Onions usually mature from August to September, though shallots will do so somewhat earlier. At maturity, the leafy tops will naturally fall over at the necks, i.e., the juncture between the bulbs and tops. The bulbs should be harvested when at least half the tops have fallen. They should be eased out of the ground without being damaged. Once they are lifted, they then need to be dried, which should be done with the green tops still attached to the bulbs.

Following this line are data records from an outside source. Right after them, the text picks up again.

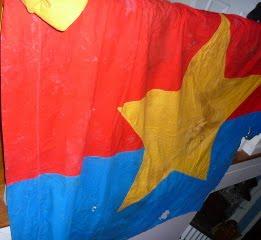 Vietcong Flag P1050001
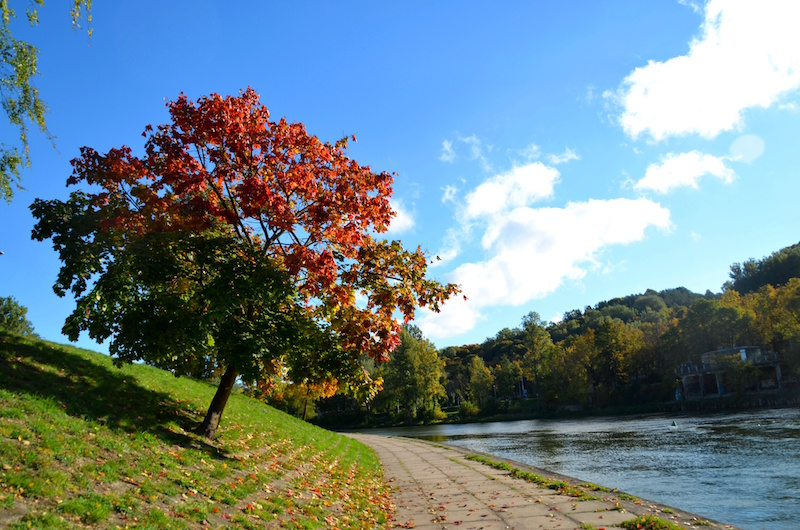 Locals claim that this is the most colourful tree, situated on the banks of the River Neris, in all of Vilnius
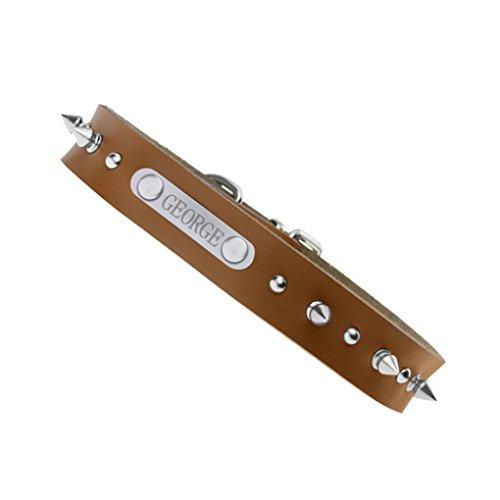Niete Hundehalsband mit Name Gravur Personalisierte Hunde Haustier Echtes Leder Halsband Haustiername und Telefonnummer Marke Braun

Drying must be done where it is both warm and dry. A perfect spot is inside a polytunnel or greenhouse, which provides extra warmth and protection from rain. To aid drying, keep the bulbs off the floor by laying them out either on a greenhouse bench, overturned box or wooden pallet. Make sure the temperature inside the structure doesn’t exceed 27ºC, otherwise the skin might split and reduce the chances of long-term storage. Weather permitting, the bulbs can also be dried outdoors, though they may have to be moved inside if the weather turns cool and wet.

Drying is complete when the leaves have lost their green colour and make a rustling sound when disturbed. By then, the neck will be well-sealed, and the leaves can be removed to make storing easier.

Almost invariably, a few plants develop thick necks and won’t die down like the others. To avoid disappointment, it is easier to use them straight from the garden rather than trying to dry them.

Once drying is complete, store the bulbs in a frost-free and preferably well-ventilated place such as a shed or garage. They can be held in plastic mushroom boxes stacked on top of each other, though they can also be packed into nets or, if the leaves are kept on, tied into plaits and suspended to allow  air circulate around them.

Stored bulbs come to an end when they start sprouting green leaves. Most onion varieties will keep until March or so, though Long Red Florence won’t last into the New Year, while Ailsa Craig will keep only until February. Shallots are at the top of the storage league table, staying in sound condition well into July.